● AIM OF THE TASK
Go through the entries below and copy each line that holds the word "United".

[Saved data entries]
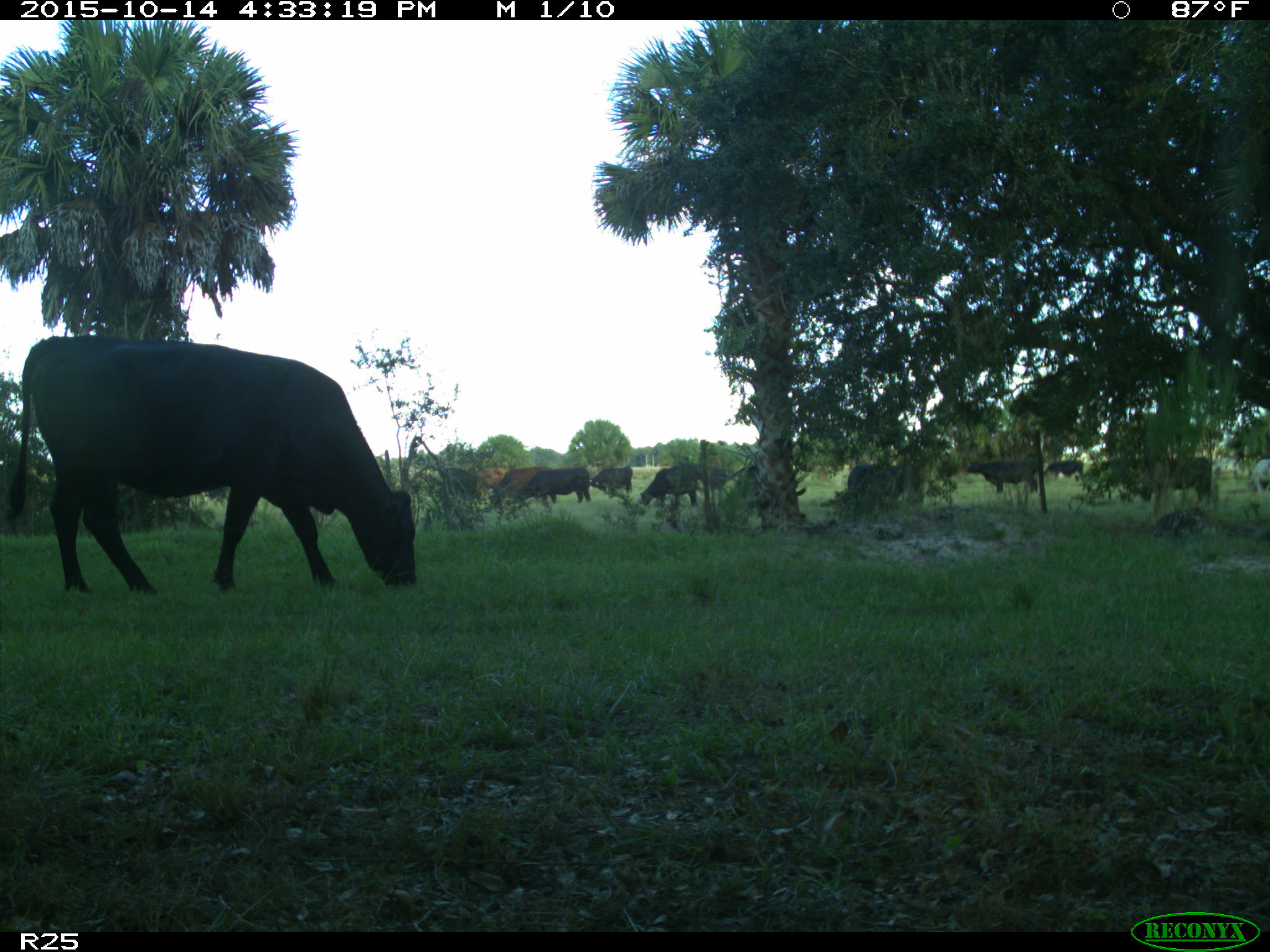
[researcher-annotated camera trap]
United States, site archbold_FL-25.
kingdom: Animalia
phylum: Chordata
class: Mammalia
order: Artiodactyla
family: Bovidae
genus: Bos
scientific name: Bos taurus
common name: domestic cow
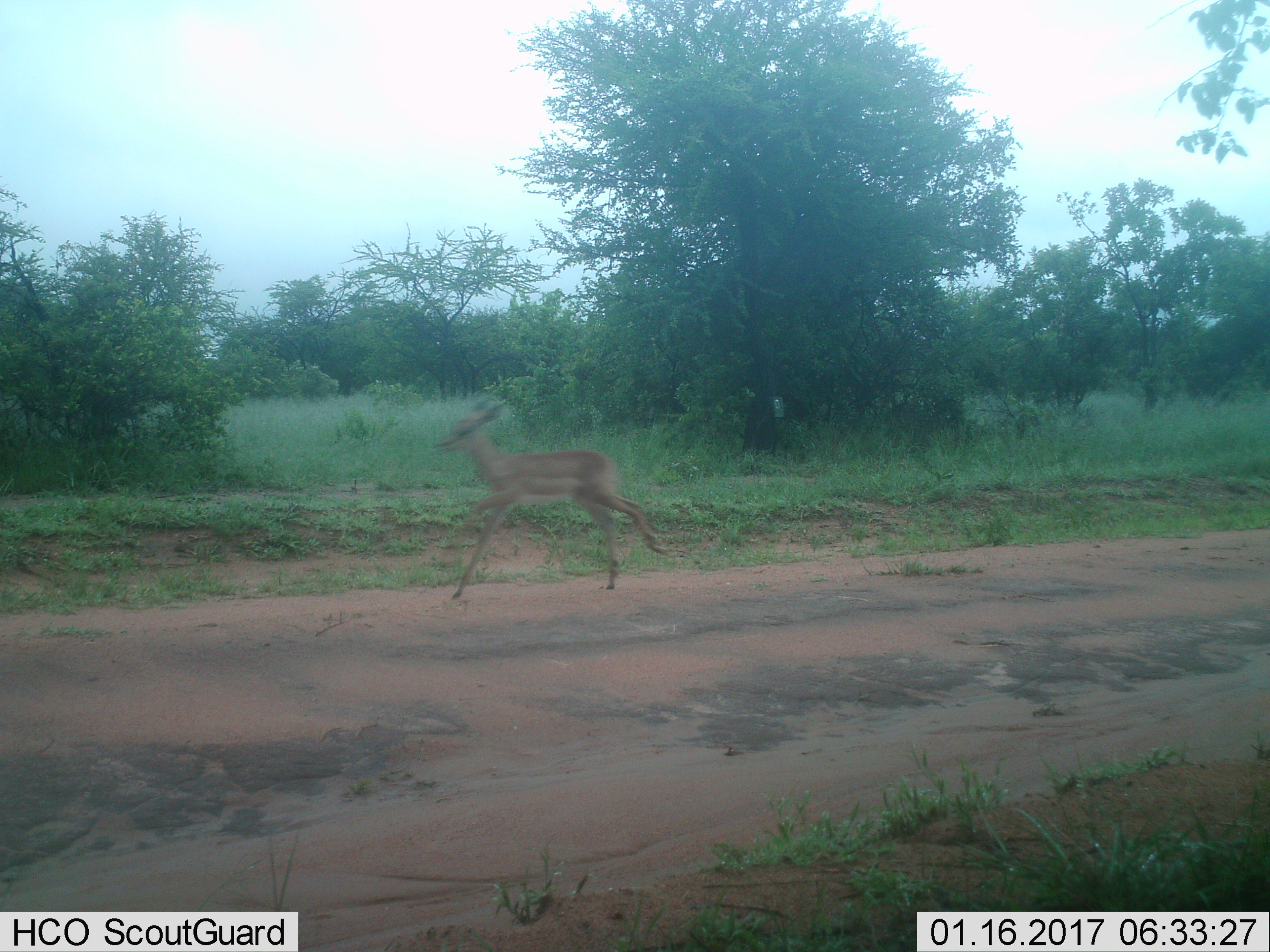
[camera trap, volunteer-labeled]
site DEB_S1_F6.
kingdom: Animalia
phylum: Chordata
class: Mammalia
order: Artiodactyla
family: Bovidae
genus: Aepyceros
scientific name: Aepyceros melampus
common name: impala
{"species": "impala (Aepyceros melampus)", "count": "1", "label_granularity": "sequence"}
--
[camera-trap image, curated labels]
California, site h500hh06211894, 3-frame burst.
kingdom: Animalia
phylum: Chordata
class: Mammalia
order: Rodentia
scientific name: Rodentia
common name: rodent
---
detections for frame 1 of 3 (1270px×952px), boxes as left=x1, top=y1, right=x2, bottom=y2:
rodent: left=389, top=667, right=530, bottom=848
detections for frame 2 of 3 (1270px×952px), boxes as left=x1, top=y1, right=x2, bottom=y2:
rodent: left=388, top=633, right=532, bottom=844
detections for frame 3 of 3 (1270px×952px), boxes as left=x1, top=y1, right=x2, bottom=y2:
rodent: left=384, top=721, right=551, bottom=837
---
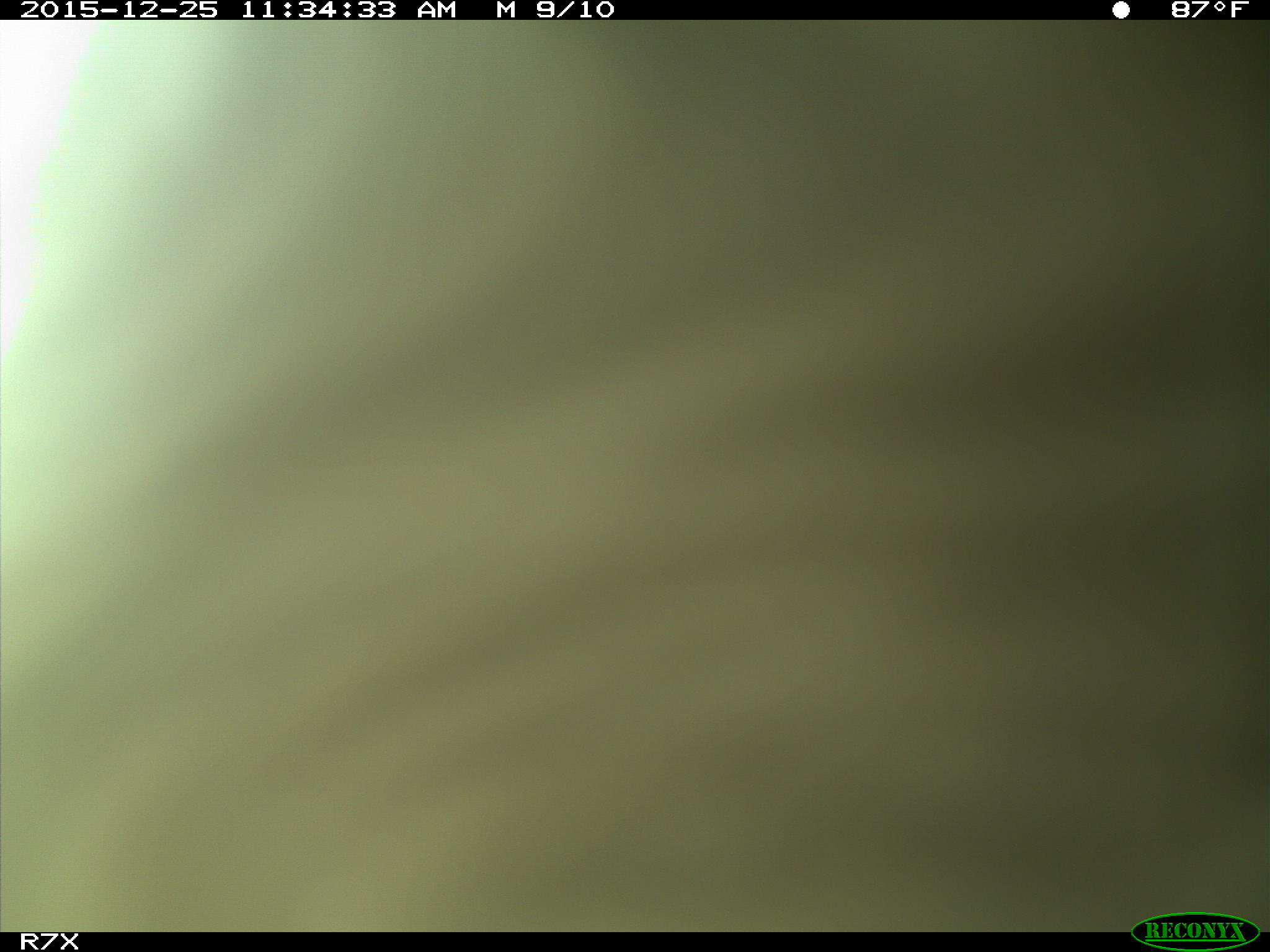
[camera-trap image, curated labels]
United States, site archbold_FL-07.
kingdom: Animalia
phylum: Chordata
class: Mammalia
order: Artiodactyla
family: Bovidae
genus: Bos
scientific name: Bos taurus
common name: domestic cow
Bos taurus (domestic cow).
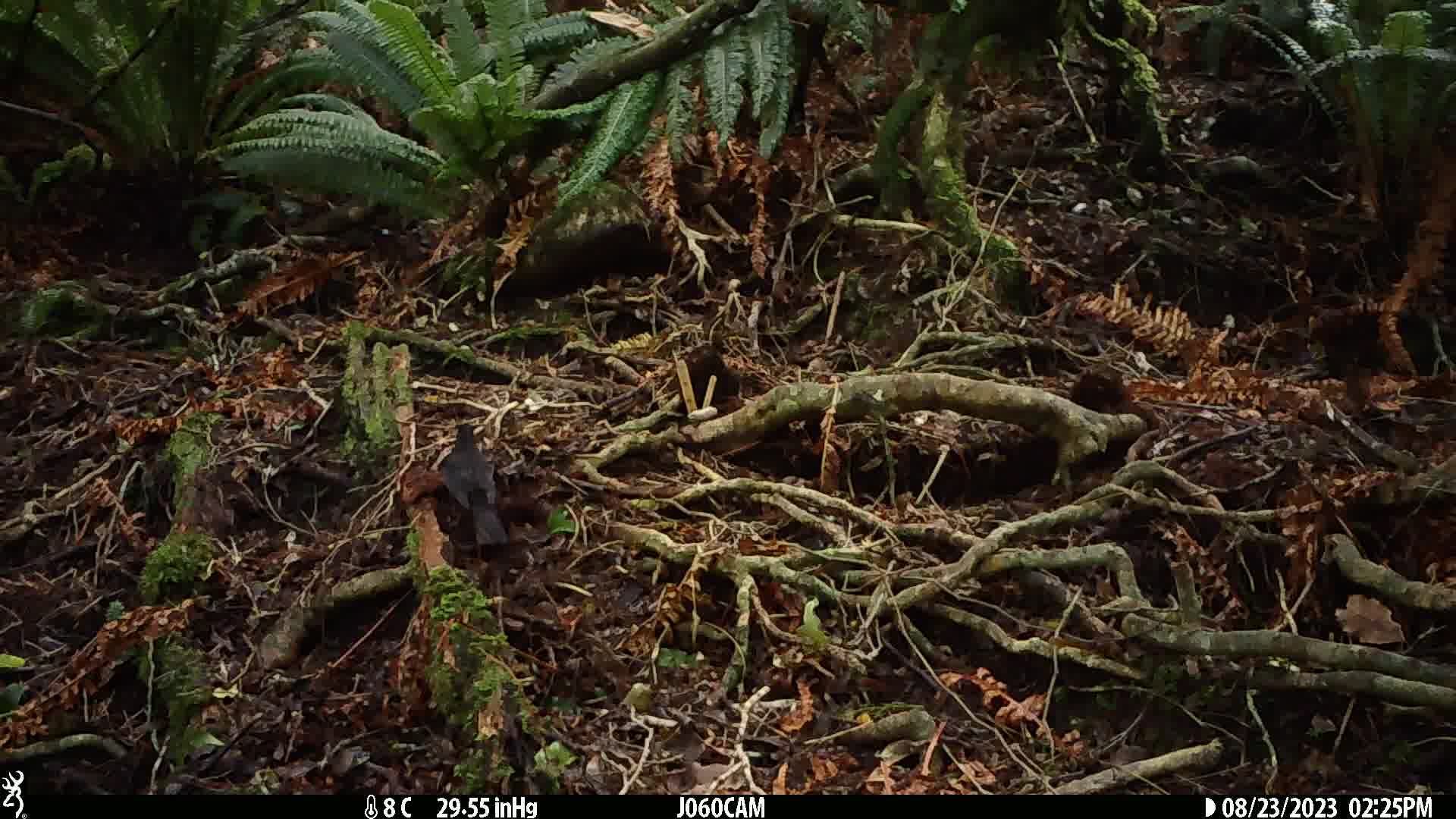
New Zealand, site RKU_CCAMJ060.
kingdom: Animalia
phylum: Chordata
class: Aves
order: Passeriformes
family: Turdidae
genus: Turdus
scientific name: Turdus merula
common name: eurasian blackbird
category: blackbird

● RESPONSE TO THIS TASK
United States, site archbold_FL-25.
United States, site archbold_FL-07.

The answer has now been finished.